Le Tribunal de commerce de Roanne, par un jugement du 21 janvier 2026, a été saisi par le liquidateur judiciaire d’une demande de prorogation du délai de clôture de la procédure. En l’espèce, un artisan en confection de bonneterie avait été placé en liquidation judiciaire, et le mandataire judiciaire sollicitait un report de douze mois. La question de droit portait sur les conditions d’octroi d’une telle prorogation par le juge. La juridiction a fait droit à la requête en prolongeant le délai jusqu’au 3 février 2027.
La faculté de proroger le délai de clôture est conditionnée par l’existence de motifs légitimes. Le tribunal a estimé que les contentieux en cours et le recouvrement des condamnations justifiaient la mesure. Il a ainsi jugé qu’“au vu des motifs exposés il y a lieu de faire droit à cette requête” (Attendu). Cette solution révèle un pouvoir souverain d’appréciation du juge sur la pertinence des obstacles rencontrés. Sa valeur est d’assouplir la rigueur du délai légal pour préserver l’efficacité de la liquidation. La portée de cette décision est de rappeler que le juge ne se contente pas d’une simple demande.

DONNÉES FOURNIES:
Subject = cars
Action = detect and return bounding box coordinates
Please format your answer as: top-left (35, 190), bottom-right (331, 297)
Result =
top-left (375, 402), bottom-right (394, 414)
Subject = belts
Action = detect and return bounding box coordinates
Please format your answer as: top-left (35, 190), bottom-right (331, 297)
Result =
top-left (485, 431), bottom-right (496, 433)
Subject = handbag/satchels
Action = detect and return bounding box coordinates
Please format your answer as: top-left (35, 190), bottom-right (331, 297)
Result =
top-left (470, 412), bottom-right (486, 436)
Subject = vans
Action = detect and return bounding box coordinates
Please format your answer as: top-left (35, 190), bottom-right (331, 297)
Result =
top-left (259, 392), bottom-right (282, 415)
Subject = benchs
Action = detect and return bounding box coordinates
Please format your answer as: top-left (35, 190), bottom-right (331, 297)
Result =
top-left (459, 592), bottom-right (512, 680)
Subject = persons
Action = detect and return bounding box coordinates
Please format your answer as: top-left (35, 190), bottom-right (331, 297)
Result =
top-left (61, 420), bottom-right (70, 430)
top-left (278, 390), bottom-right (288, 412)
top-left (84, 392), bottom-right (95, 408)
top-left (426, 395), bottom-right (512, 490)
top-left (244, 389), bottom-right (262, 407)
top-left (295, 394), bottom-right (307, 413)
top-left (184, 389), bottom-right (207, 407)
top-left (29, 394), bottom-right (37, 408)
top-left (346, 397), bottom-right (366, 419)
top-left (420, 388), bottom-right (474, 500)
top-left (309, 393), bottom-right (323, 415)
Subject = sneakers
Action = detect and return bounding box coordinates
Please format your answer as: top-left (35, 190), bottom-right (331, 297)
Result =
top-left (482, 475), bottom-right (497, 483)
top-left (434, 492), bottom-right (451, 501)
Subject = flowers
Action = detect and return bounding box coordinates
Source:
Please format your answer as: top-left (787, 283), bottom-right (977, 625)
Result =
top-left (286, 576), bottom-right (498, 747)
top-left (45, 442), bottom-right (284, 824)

EXERCICES À RÉALISER:
a - Selon le commentaire du jugement du Tribunal de commerce de Roanne, jusqu'à quelle date le délai de clôture de la procédure a-t-il été prolongé ?
b - Reprenez le commentaire du jugement du Tribunal de commerce de Roanne et poursuivez-le après sa dernière phrase.

RÉPONSES PAR ITEM:
a - Jusqu'au 3 février 2027.

b -
L’obligation d’information régulière du juge commissaire constitue une contrepartie nécessaire à la prorogation accordée. Le tribunal a ordonné que “le mandataire liquidateur devra informer régulièrement le juge commissaire des diligences accomplies” (Dispositif). Ce mécanisme vise à garantir un contrôle continu sur l’avancement des opérations. Sa valeur est d’éviter une prolongation passive du délai sans résultat concret. La portée de cette mesure est d’instaurer un dialogue permanent entre le liquidateur et l’autorité de surveillance.
La décision s’inscrit dans le cadre de l’article L.643-9 du code de commerce qui fixe la durée de la procédure. En prorogeant le délai, le tribunal exerce une compétence discrétionnaire mais encadrée par l’exigence de motivation. Cette solution garantit un équilibre entre la célérité imposée par la loi et les réalités pratiques du recouvrement. Elle confirme que la clôture ne doit pas être précipitée au détriment des créanciers. La portée pratique est d’offrir une marge de manœuvre indispensable aux liquidateurs confrontés à des contentieux complexes.